Polymethyl methacrylate, Polystyrene and Polyvinyl chloride are hard and brittle polymers with good transparency and processability. To improve their toughness they are blended with graft copolymers, which are obtained by polymerizing methyl methacrylate and styrene on a rubbery core of butadiene and styrene copolymer or butadiene polymer. Such graft copolymers are also referred to as impact modifiers.
Generally such graft copolymers are prepared by the emulsion polymerization method. Normally relatively low temperatures are used, e.g. 5"-709C and emulsifier concentrations of 1-5 parts by weight per hundred parts of monomers. Redox catalyst recipes are usually employed. Conversion of monomers to polymer of over 90% are obtained in less than 20 hours. Under such conditions the average particle diameter of the latex particles is below 1000 A. But a butadiene-styrene copolymer with a particle size of < 1000 A is not suitable for many applications, such as e.g.
production of MBS impact modifiers of Polyvinyl chloride for bottle applications, which require latex particles of at least 1500 A.
It is well known that a decrease in the concentration of emulsifier will increase the average particle size of the latex. It is also known that an increase in the temperature of emulsion polymerization will result in a decrease in the average particle size of the latex. Therefore to achieve the required larger average particle diameter, it is normal to employ lower emulsifier concentrations whilst retaining the normal polymerization temperatures. But as a result long polymerization times are needed, e.g. over 30 hours to obtain particles of 1500 A.
One method to overcome these difficulties is to agglomerate the small particle latex to a larger size, and thus carrying out the butadiene-styrene polymerization under relatively fast reaction cycles, about 15 hours. A latex particle size of about 800 A may thus be obtained. Subsequently this latex is agglomerated by one of the agglomerating methods, as is described in the literature.
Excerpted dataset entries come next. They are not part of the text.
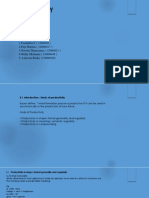 PPT Morphology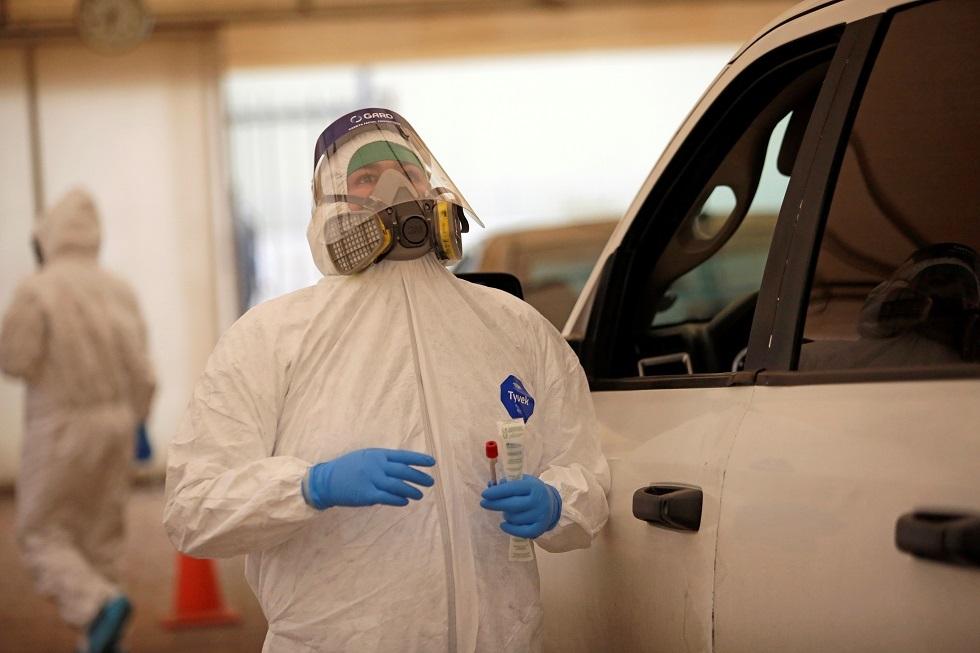 المكسيك تسجل 578 وفاة وأكثر من 7500 إصابة جديدة بكورونا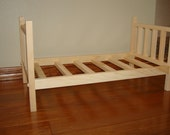USA Handmade Solid Wood Doll Bed fits American Girl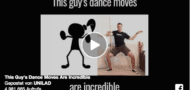 Dancemove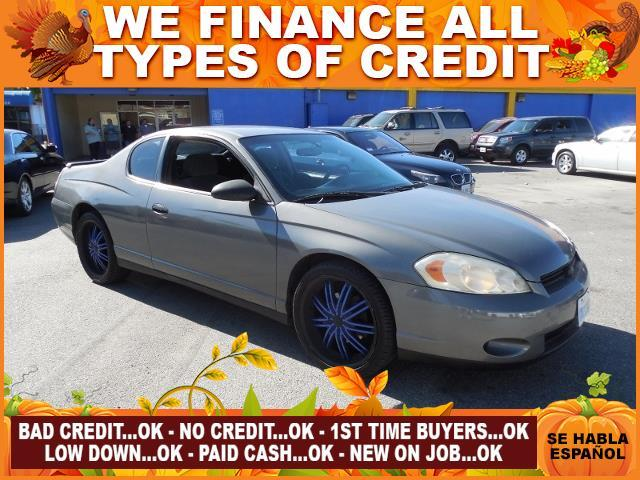 2006 CHEVROLET MONTE CARLO LT 2DR COUPE W1LT gray autocheck report is available upon request se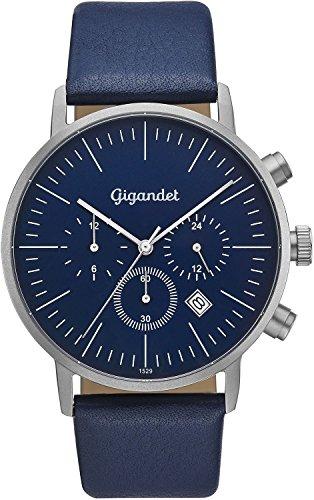 Reloj de hombre analógico con esfera azul y pulsera de piel en color azul,de Gigandet, muestra dos zonas horarias, plano y redondo diseño atemporal, azul y plata, correa de piel de becerro, G22-003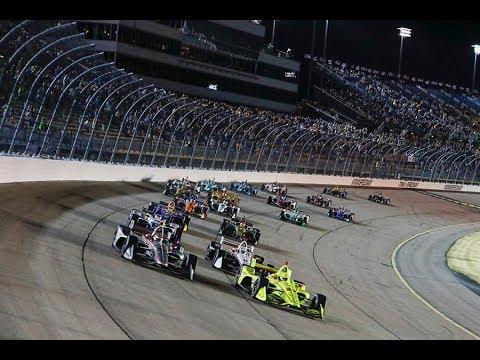 Iowa 300 RACE Round 12 IndyCar Series 2019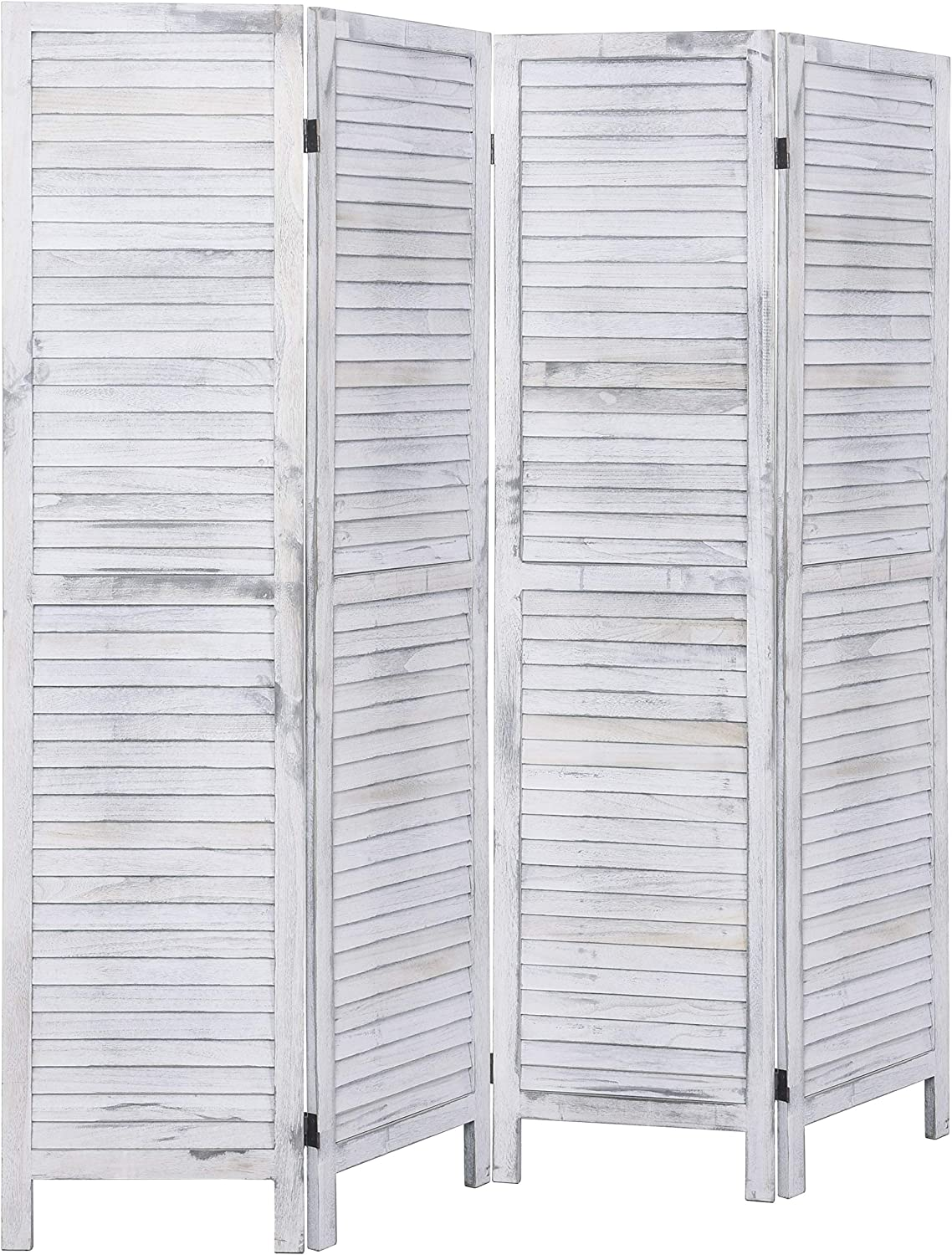 Rose Home Fashion 4 Panel 5.6 Ft Tall Wood Room Divider, Wood Folding Room Divider Screens, Panel Divider&Room Dividers, Room Dividers and Folding Privacy Screens (4 Panel, Coconut)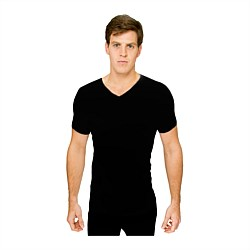 Thermerino Short Sleeve Vee Neck Thermal Top
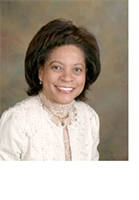 Roseline  Dauphin Baptiste , MD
I have now found that it is possible to make the butadiene-styrene copolymer latex in a few hours, 3 to 7 hours, by polymerizing at higher temperatures. Contrary to previous practice the temprature is higher than 90" C for at least part, preferably at least half of the polymerization cycle. Quite surprisingly the average particle size of thus obtained latex is larger than 1500 A.
According to the present invention a process for the production of a butadiene-styrene copolymer having particles of average diameter of at least 1500 A comprises: 1) Preparing an aqueous emulsion of butadiene and styrene containing 0.3 to 2 parts by weight of an anionic emulsifier per hundred parts of butadiene and styrene and also a thermally decomposable free radical initiator.
2) Allowing polymerization to procede under higher temperature conditions in excess of 90" C.
3) Cooling and stripping the residual monomers and then following with the graft reaction.
As a result of this process, a stable butadiene-styrene latex of particle size larger than 1500 A is obtained, faster and more economically. The process is particularly useful for the production of an MBS graft copolymer to be used as an impact modifier of polyvinyl chloride.
The monomer used to make the rubbery core is butadiene and the copolymerizable monoethylenically unsaturated monomer is preferably styrene. The latter monomer is used to increase the refractive index of the core to improve the transparency of the graft copolymer. Other copolymerizable monoethylenically unsaturated monomers can be optionally employed such as vinyl toluene, a-methyl styrene, acrylonitrile, methacrylonitrile, methyl methacrylate or the like.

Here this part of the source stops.